┌────────
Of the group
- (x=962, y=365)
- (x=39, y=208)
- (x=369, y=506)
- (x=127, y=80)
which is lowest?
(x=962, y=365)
└────────
### INSTRUCTIONS FOR THE TASK
Reproduce the data above line for line, without changing a single character.

### RESPONSE TO THE TASK
Of the group
- (x=962, y=365)
- (x=39, y=208)
- (x=369, y=506)
- (x=127, y=80)
which is lowest?
(x=962, y=365)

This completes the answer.